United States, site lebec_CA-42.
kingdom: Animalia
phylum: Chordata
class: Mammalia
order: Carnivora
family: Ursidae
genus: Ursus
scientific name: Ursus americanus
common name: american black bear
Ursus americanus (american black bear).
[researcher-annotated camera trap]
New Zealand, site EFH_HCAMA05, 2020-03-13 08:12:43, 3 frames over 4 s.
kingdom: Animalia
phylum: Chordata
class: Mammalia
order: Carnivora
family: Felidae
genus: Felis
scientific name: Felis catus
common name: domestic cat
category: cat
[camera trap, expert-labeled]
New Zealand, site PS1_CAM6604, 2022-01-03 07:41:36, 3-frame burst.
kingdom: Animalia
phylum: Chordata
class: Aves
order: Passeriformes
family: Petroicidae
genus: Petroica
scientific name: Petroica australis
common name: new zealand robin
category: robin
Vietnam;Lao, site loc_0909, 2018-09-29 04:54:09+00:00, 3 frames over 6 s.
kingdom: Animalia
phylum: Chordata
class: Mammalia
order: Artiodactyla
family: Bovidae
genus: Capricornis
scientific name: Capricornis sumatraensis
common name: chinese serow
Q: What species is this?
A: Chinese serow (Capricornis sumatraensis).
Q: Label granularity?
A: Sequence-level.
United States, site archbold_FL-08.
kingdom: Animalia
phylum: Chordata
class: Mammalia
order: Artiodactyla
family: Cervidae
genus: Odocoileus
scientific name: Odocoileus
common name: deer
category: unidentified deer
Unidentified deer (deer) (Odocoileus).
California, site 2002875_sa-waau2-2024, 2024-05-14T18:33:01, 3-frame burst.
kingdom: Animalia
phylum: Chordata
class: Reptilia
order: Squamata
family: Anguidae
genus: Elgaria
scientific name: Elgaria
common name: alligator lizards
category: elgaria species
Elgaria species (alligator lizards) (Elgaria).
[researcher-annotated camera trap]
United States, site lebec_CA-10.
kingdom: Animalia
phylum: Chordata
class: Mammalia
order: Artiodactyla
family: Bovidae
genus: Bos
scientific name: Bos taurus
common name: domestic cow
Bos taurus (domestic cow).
===
Without omission, return all of the records exactly as given.

Solution for this exercise:
United States, site lebec_CA-42.
kingdom: Animalia
phylum: Chordata
class: Mammalia
order: Carnivora
family: Ursidae
genus: Ursus
scientific name: Ursus americanus
common name: american black bear
Ursus americanus (american black bear).
[researcher-annotated camera trap]
New Zealand, site EFH_HCAMA05, 2020-03-13 08:12:43, 3 frames over 4 s.
kingdom: Animalia
phylum: Chordata
class: Mammalia
order: Carnivora
family: Felidae
genus: Felis
scientific name: Felis catus
common name: domestic cat
category: cat
[camera trap, expert-labeled]
New Zealand, site PS1_CAM6604, 2022-01-03 07:41:36, 3-frame burst.
kingdom: Animalia
phylum: Chordata
class: Aves
order: Passeriformes
family: Petroicidae
genus: Petroica
scientific name: Petroica australis
common name: new zealand robin
category: robin
Vietnam;Lao, site loc_0909, 2018-09-29 04:54:09+00:00, 3 frames over 6 s.
kingdom: Animalia
phylum: Chordata
class: Mammalia
order: Artiodactyla
family: Bovidae
genus: Capricornis
scientific name: Capricornis sumatraensis
common name: chinese serow
Q: What species is this?
A: Chinese serow (Capricornis sumatraensis).
Q: Label granularity?
A: Sequence-level.
United States, site archbold_FL-08.
kingdom: Animalia
phylum: Chordata
class: Mammalia
order: Artiodactyla
family: Cervidae
genus: Odocoileus
scientific name: Odocoileus
common name: deer
category: unidentified deer
Unidentified deer (deer) (Odocoileus).
California, site 2002875_sa-waau2-2024, 2024-05-14T18:33:01, 3-frame burst.
kingdom: Animalia
phylum: Chordata
class: Reptilia
order: Squamata
family: Anguidae
genus: Elgaria
scientific name: Elgaria
common name: alligator lizards
category: elgaria species
Elgaria species (alligator lizards) (Elgaria).
[researcher-annotated camera trap]
United States, site lebec_CA-10.
kingdom: Animalia
phylum: Chordata
class: Mammalia
order: Artiodactyla
family: Bovidae
genus: Bos
scientific name: Bos taurus
common name: domestic cow
Bos taurus (domestic cow).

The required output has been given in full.